• **Stated goal**
In the article on Qaanaaq below, what keeps residents' homes warm and lit during the long Arctic night?
**** Extract ****
QAANAAQ, Greenland - Out on the ice, Toku Oshima often says, “there is no time.” No calendar but the migrations of sea creatures. No clock but the cadence of the tides. She can hunt and fish the same way her parents did, and their parents before them: traveling by dog sled, sleeping in a wooden hut she built with her own hands. In the rugged mountains and frozen fjords that surround Greenland’s northernmost town, the old ways are still alive.
But those ways are under threat. Human-caused climate change has scrambled weather patterns and pushed the rhythms of animals out of sync with the ice and sun. Residents struggle to earn a living through hunting and fishing, which leaves them unable to afford the imported oil that keeps their homes warm and lit during the long Arctic night. The high cost of electricity and heat has forced some people to abandon their traditional livelihoods - or to leave the town altogether.
Qaanaaq residents should be able to heat their homes without sacrificing their culture, Oshima said. But that will require them to cast off the culprit behind their dual challenges of climate change and energy security: fossil fuels.
**** Supplied data ****
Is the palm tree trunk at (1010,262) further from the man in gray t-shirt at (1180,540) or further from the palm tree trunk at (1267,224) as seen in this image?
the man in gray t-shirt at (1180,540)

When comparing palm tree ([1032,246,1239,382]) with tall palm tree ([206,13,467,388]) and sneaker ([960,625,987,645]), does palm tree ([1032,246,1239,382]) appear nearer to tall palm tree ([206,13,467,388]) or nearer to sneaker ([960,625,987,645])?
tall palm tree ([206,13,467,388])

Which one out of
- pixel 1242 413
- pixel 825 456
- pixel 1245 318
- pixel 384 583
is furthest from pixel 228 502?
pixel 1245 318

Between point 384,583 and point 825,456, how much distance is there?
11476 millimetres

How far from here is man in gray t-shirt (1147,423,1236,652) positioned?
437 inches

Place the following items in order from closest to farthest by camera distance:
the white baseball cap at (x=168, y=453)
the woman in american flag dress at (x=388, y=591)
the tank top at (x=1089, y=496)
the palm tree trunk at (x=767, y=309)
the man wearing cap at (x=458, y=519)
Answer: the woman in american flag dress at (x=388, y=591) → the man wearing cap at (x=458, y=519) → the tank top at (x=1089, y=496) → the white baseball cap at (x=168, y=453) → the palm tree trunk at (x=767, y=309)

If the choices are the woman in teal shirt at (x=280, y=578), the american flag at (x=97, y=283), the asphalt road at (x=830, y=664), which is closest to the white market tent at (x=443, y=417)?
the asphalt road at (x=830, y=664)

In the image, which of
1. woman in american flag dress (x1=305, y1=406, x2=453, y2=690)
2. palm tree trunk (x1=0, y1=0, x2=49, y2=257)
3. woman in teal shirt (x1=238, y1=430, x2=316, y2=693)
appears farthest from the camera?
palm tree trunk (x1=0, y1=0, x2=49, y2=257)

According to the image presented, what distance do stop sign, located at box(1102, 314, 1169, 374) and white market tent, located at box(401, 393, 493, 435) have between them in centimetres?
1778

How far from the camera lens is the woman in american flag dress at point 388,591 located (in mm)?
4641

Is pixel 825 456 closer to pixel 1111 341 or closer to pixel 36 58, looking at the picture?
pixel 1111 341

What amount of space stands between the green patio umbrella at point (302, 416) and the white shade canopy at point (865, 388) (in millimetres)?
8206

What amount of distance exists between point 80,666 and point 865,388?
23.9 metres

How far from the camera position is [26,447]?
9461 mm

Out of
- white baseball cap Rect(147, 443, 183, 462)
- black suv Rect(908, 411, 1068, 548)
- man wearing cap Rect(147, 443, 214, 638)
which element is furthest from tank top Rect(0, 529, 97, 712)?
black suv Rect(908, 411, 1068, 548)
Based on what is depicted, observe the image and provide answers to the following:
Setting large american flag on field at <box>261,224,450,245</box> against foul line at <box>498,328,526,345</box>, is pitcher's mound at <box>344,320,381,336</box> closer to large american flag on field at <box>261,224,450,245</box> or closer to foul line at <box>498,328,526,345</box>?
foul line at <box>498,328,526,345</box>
****
• **Response to this task**
Imported oil.